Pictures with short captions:
■ ■ ■

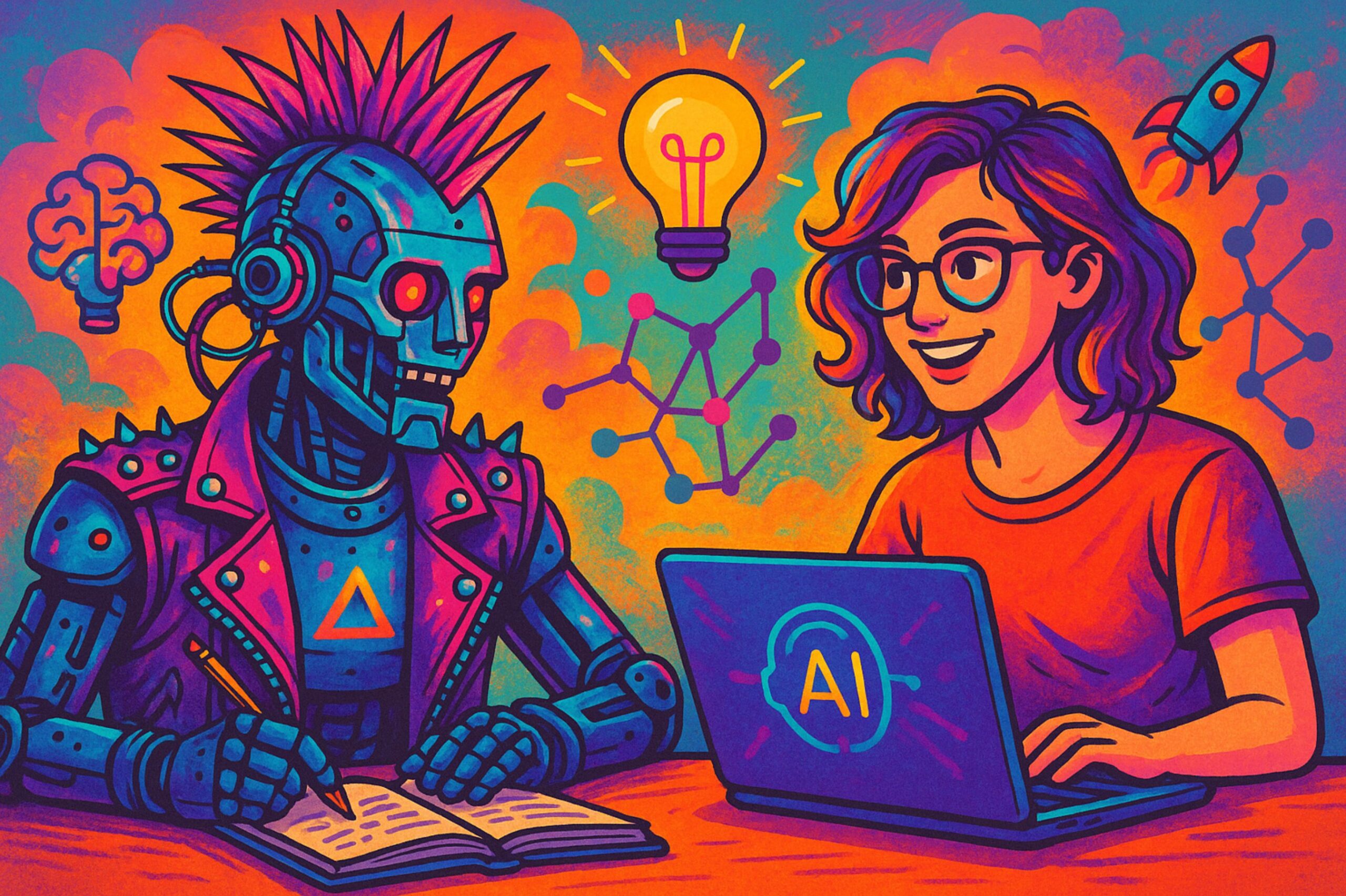 ai2027part2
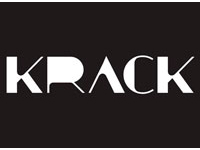 Krack Zapaterías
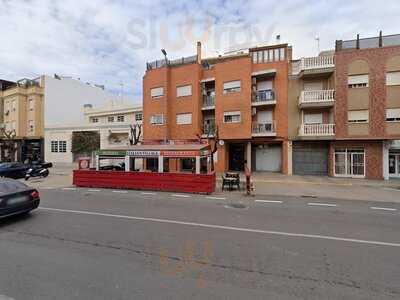 Italian Village Restaurante Pizzeria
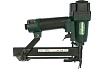 Скобозабиватель Metabo DKG 90/40 601566500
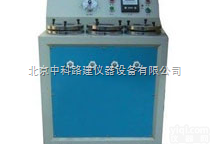 新型防水卷材不透水仪（<em>北京</em><em>中科</em>路建）<em>产品质量</em>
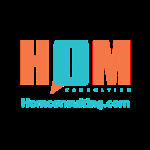 HoM Consulting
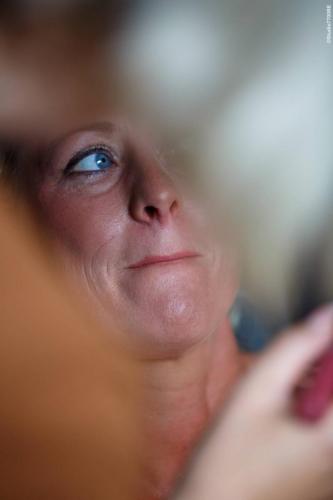 @Photos-issues-du-reportage-photos-video-de-mariage-couvert-par-le-Studio-7700BE-Chez-Fhano-MALLORIE-ET-JEANJACQUES-00208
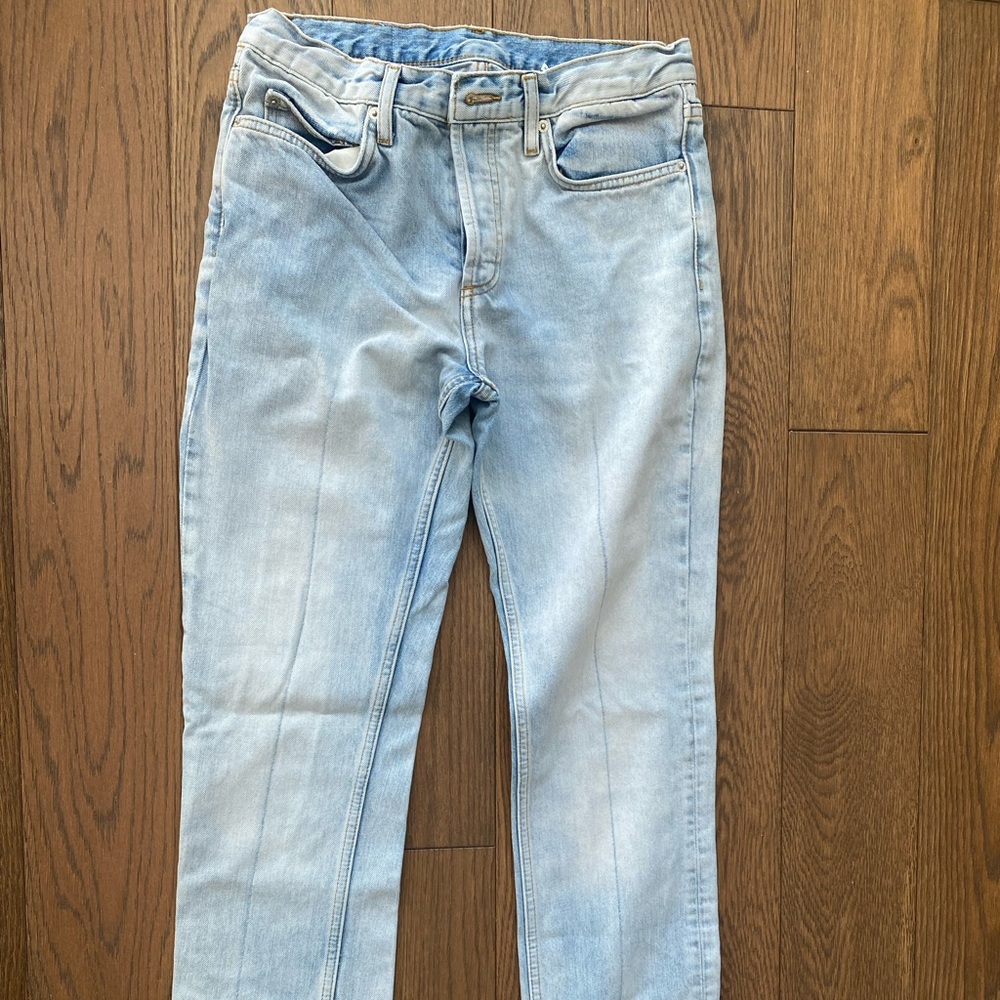 Sandro Jeans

■ ■ ■

● **DIRECTIONS FOR THIS TASK**
Pull the text from every one of the records above, copied word for word, and leave the pictures out.

● **WRITTEN SOLUTION**
 ai2027part2
 Krack Zapaterías
 Italian Village Restaurante Pizzeria
 Скобозабиватель Metabo DKG 90/40 601566500
 新型防水卷材不透水仪（<em>北京</em><em>中科</em>路建）<em>产品质量</em>
 HoM Consulting
 @Photos-issues-du-reportage-photos-video-de-mariage-couvert-par-le-Studio-7700BE-Chez-Fhano-MALLORIE-ET-JEANJACQUES-00208
 Sandro Jeans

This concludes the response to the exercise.